# FS: 20g Tank, 6 & 5gallon Setup, Betta kit, heater, powerhead



## Sumerian (Aug 19, 2010)

Clearing out my stuff. needs a quick cleaning but otherwise in great condition.
Pick up in Vancouver, 
Email me directly as i dont often check the forums [email protected]

1. 5Gallon tank setup with sliding glass top, Brand new Penguin BIO Wheel mini HOB filter, Light strip with 2 6500k lights, Thick layer of ECO-Complete Substrate, and a big piece of mopani driftwood. The driftwood alone was $40.
PRICE $50 for everything. 









2. 6Gallon Bow front setup with Canopy, 6500k light, Bio Wheel mini HOB filter, natural gravel substrate and small piece of driftwood.
PRICE SOLD.

3. Marina Betta kit. comes with LED light and some gravel.
PRICE $15









4. 20Gallon Tank standard size has small chip on the corner but olds water fine.
PRICE $15









5. Brand new Fluval 50w heater with mirror finish model M50
PRICE $20









6. Brand new Hydor Koralia 4
PRICE $40









7. Brand new unopened aquaclear 20 Power head
PRICE $15


----------



## twleung (Sep 9, 2010)

how many gallons is the 50w heater good for?


----------



## s.tan (Apr 22, 2010)

───

Questions:
(a) Answer these from the for-sale thread:
(i) What is the price of the Marina Betta kit?
(ii) What flaw does the 20 gallon tank have?
(iii) What model number is given for the Fluval 50w heater?
(b) Reproduce the passage of the for-sale thread from "1. 5Gallon tank" up to and including "alone was $40.".

Data records:
───

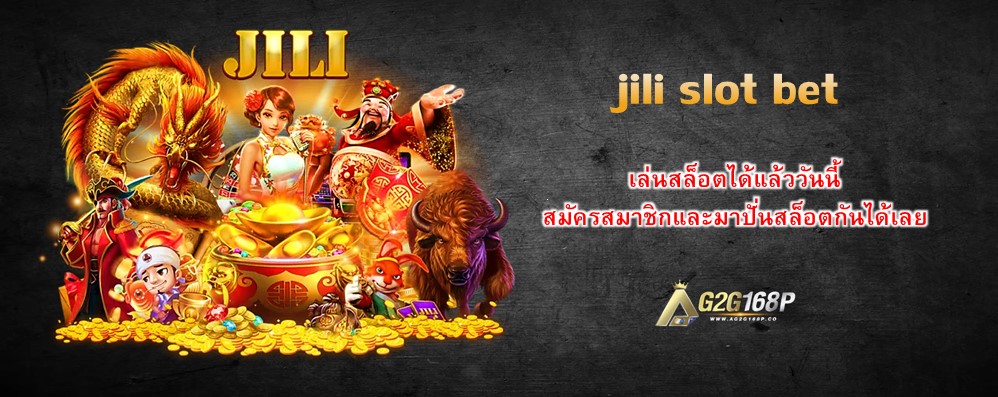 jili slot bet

───

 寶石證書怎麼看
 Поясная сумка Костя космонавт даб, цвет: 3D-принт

───

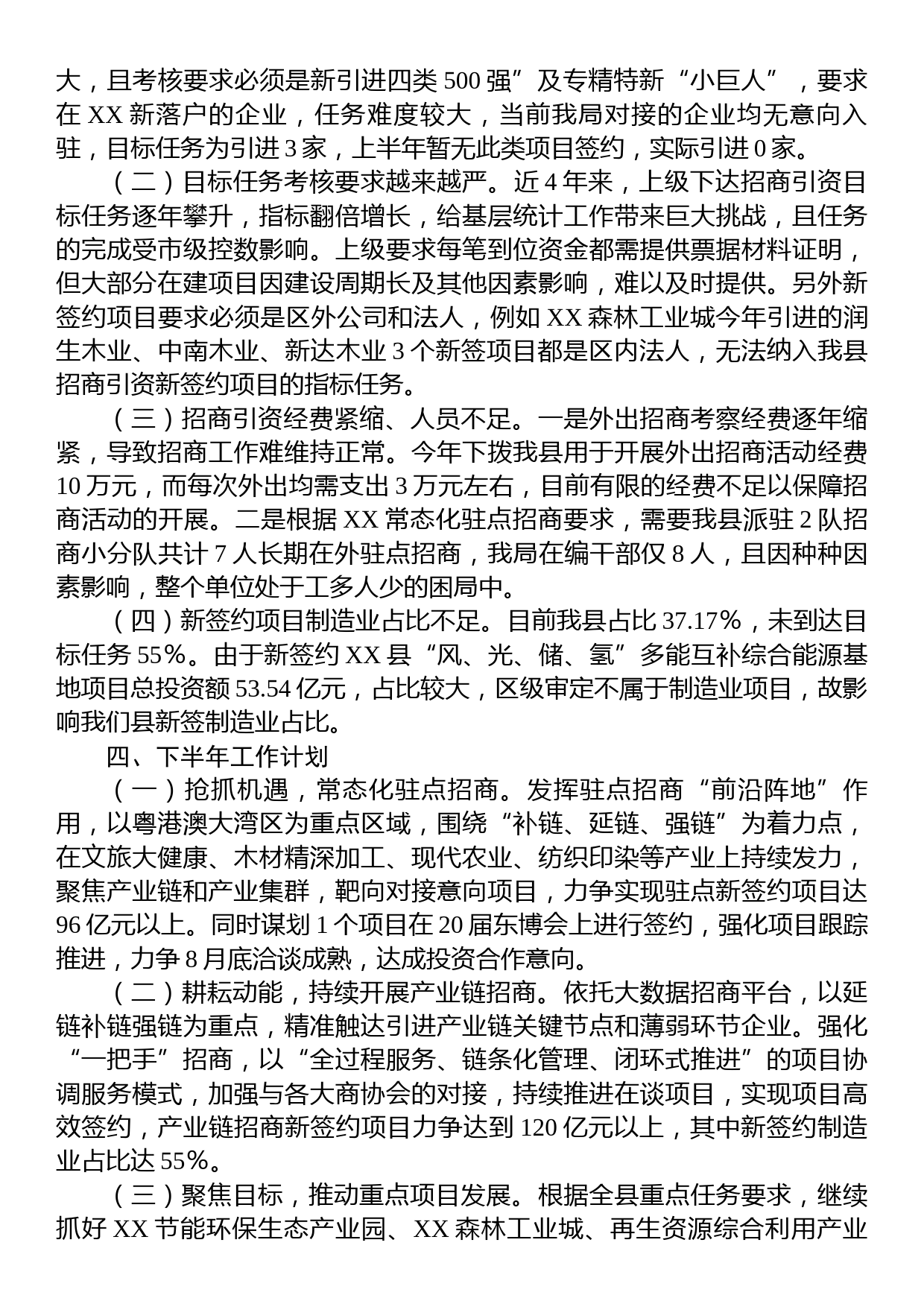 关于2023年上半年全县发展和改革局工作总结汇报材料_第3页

───

Solved tasks:
(a)
(i) $15
(ii) A small chip on the corner
(iii) M50

(b)
1. 5Gallon tank setup with sliding glass top, Brand new Penguin BIO Wheel mini HOB filter, Light strip with 2 6500k lights, Thick layer of ECO-Complete Substrate, and a big piece of mopani driftwood. The driftwood alone was $40.